Thanks for the reply! I actually dug through discord shortly after posting and found more or less this exact spiel from you to more or less the exact question :grin: Anyway, agreed that it's good to have it here as well for visibility :+1:

In your case, one possibility you already figured out, which is to collect the query into a big Table and call it a day. ... Since the query is one call, and Lua accessing a Table is a builtin operation, one function call and a malloc to fit 1,000 results in a Table can be faster than 1,000 callback calls, right?

Yep, this is precisely what I'm doing now! And that's a very good point regarding the callback vs table access overhead that I hadn't considered, but makes a lot of sense now that you mention it.

Another approach you may not have considered is to follow the Lua iterator protocol. You return an iterator function and any arbitrary control value, and the iterator function is called to update the control value until the control value becomes nil. This would allow Lua to use generic for loops to iterate over the results.

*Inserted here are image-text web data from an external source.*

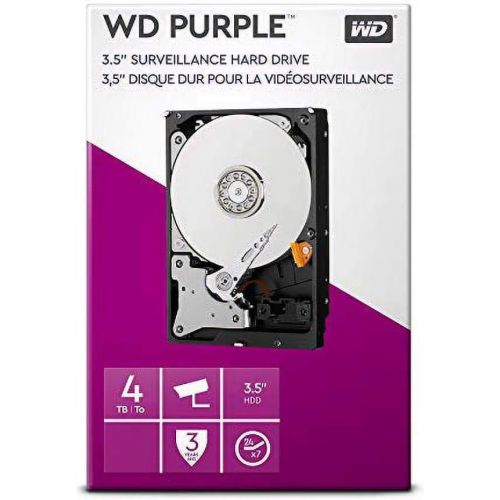  Western Digital WD Purple 4 TB Surveillance Hard Disk Drive, Intellipower 3.5 Inch SATA 6 Gb/s 64 MB Cache 5400 RPM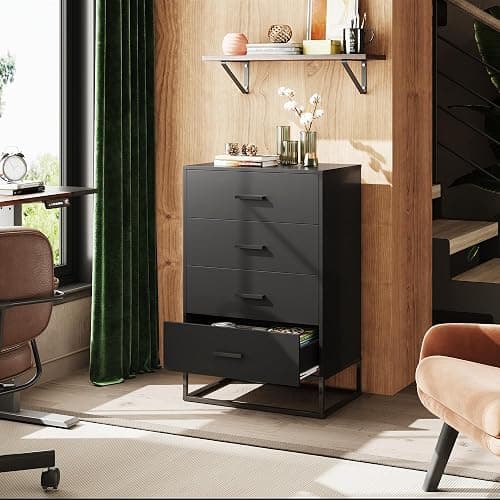WLIVE Black Dresser for Bedroom with 4 Drawers, Tall Wood Dresser with Sturdy Metal Frame, Wooden Chest of Drawers for Hallway, Living Room, Closet thumbnail 9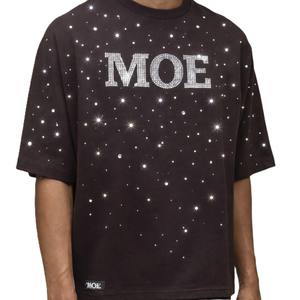 Camiseta de Hombre Estilo Urbano de Algodón Lavado Vintage con Detalles de Pedrería de Alta Densidad, Producción Personalizada OEM al por Mayor, Camiseta Unisex Oversize - Product Image 4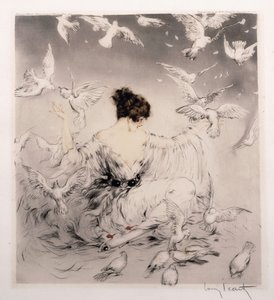 Pige med duer af Louis Icart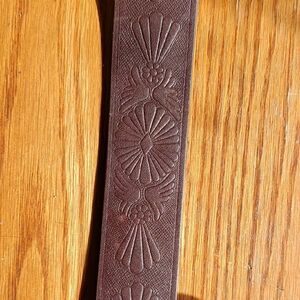 Embossed Brown Landes 100% Bridle Leather Belt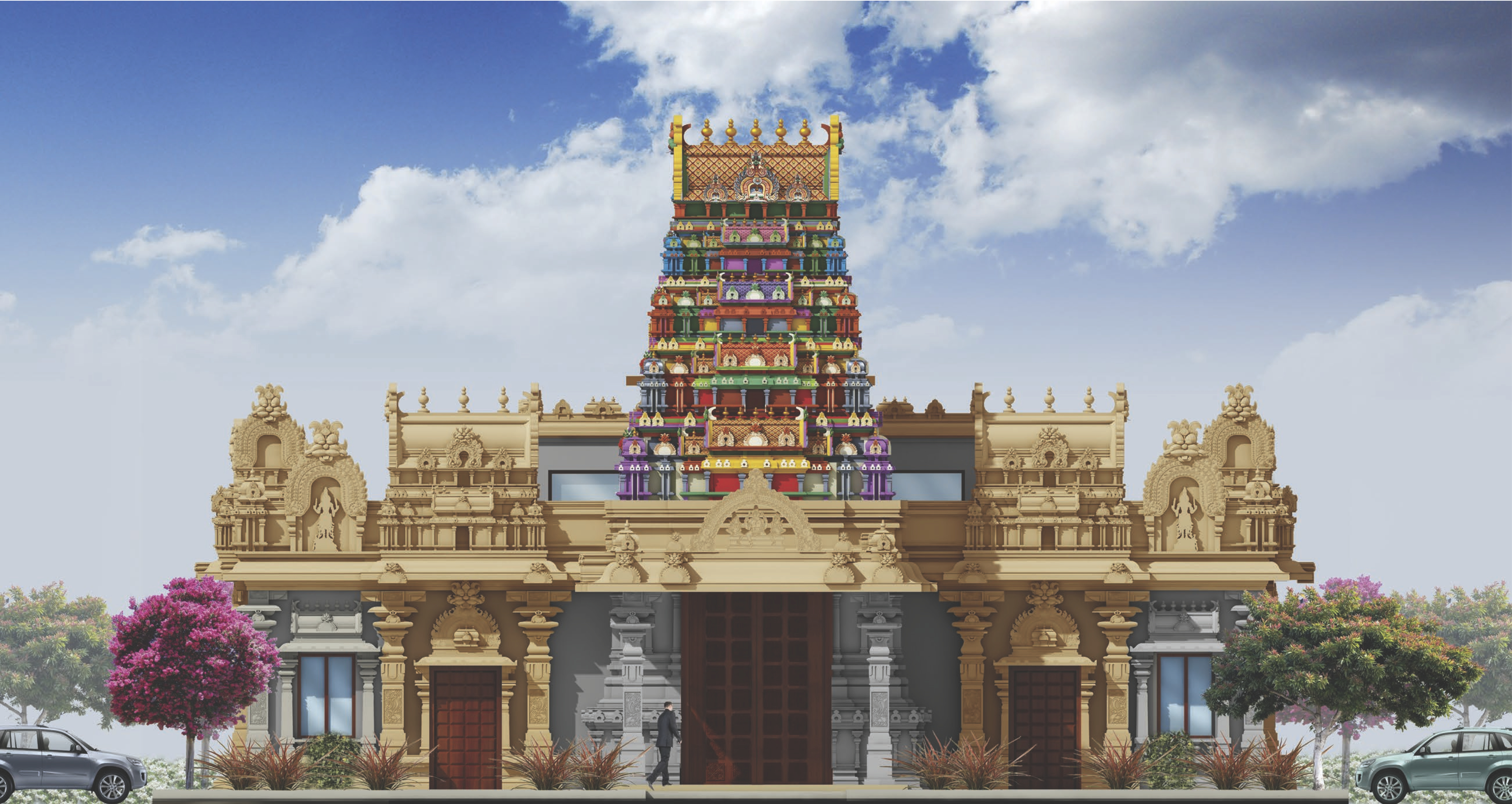 Temple Front View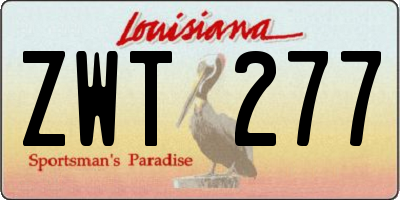 LA license plate ZWT277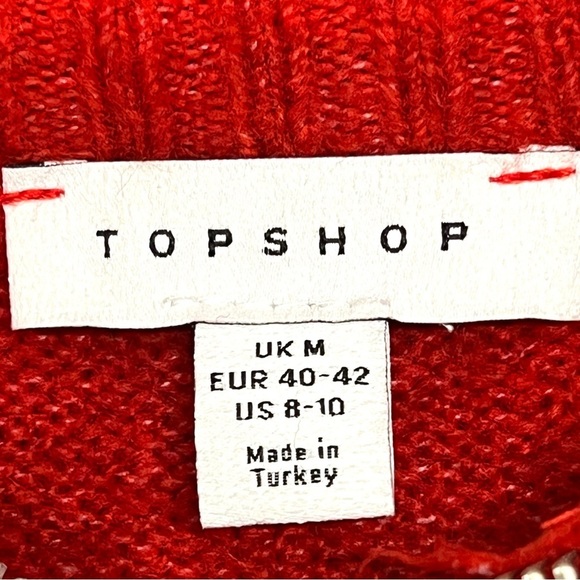 TOPSHOP Red Daisy Quarter Zip Collared Crop Cozy Knit Sweater Womens 10 - Picture 15 of 15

I considered this as well, but as you mentioned - lifetimes are still problematic. Once I switched over to collecting into a Table, I figured "why reinvent the wheel?" and now simply return a CallbackReturn::Call { function: ctx.get_global("ipairs").bind(&ctx, query_result), .. }. I might even skip that and return the table directly and let the caller decide what to do with it :shrug:

One other vague idea I considered trying out would be to yield some sort of "Please create this query" result all the way up to Rust, create and freeze the query, and then resume Lua execution with that. It would invalidate the World reference as long as the frozen query is live though, would probably be fiddly to implement, and I think yielding the main thread isn't possible in the first place? So yeah, "collect into a Table" still seems like the best set of tradeoffs. All of this is probably premature optimization on my part anyway :grinning:

kyren commented 4 months ago

I actually dug through discord shortly after posting and found more or less this exact spiel from you to more or less the exact question.

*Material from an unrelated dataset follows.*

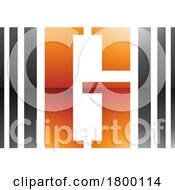 Poster, Art Print Of Orange And Black Glossy Letter G Icon With Vertical Stripes
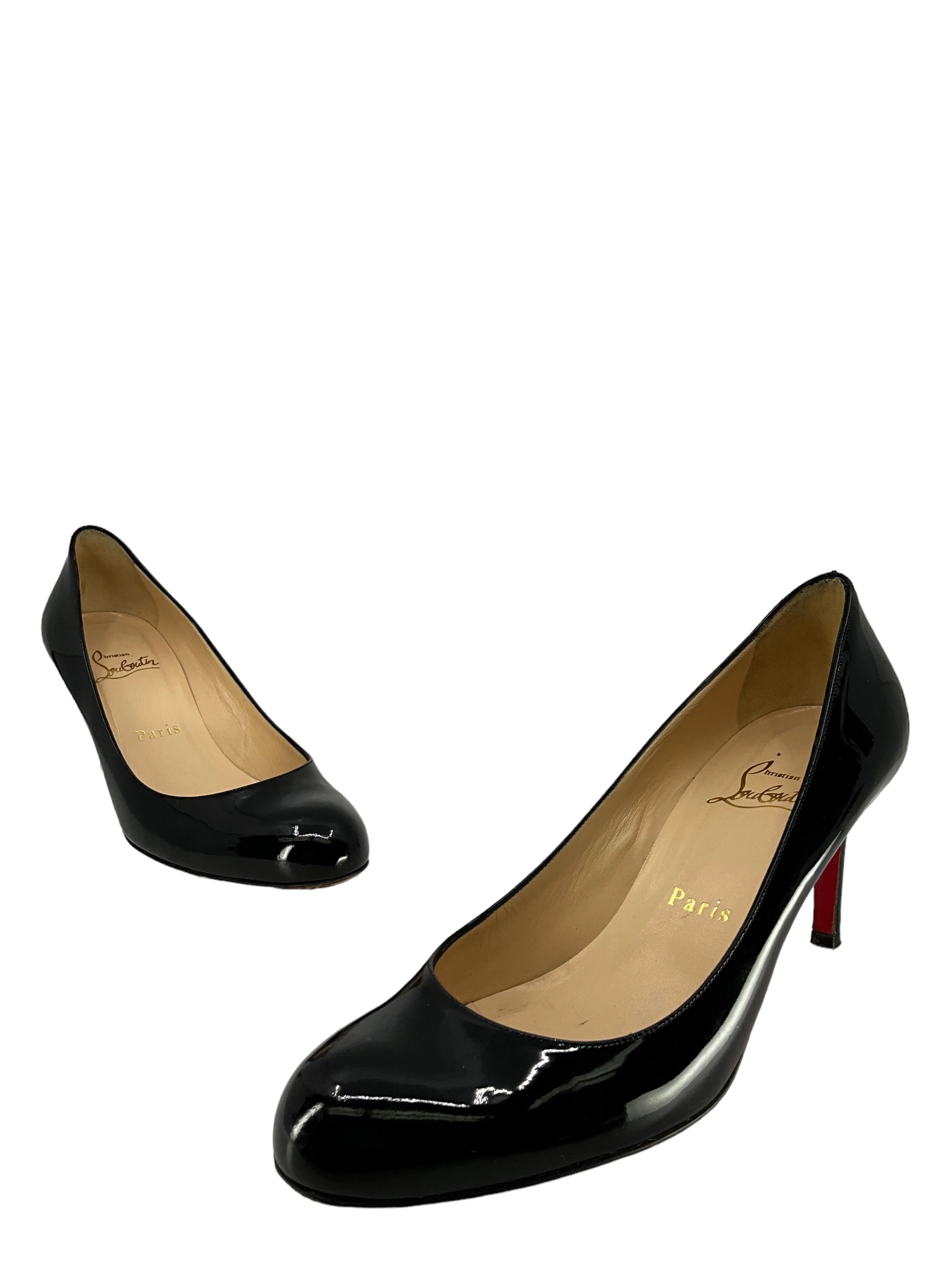 Christian Louboutin Black Patent Leather Pumps Size 7.5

I am truly sorry that you had to listen to it twice 😆

I think yielding the main thread isn't possible in the first place?

Absolutely it's possible, I didn't even bother to implement the "main thread" distinction that PUC-Rio Lua has with yieldable / un-yieldable threads.

1) Actually yield and treat the main thread as a Lua coroutine in the normal way. The executor will have results you can take and then move to the "Suspended" state where it can be resumed. 2) (This is probably the better option) You can "yield" in a way invisible to Lua and call Fuel::interrupt() which transfers control immediately to the Rust which called Executor::step. If you wanted to do a like.. "active query" system where you had to transfer control out of Lua, then execute the query in Rust, then set up something with Frozen to pass non-'static results back into Lua, that'd be what I'd do I think? That might actually work well?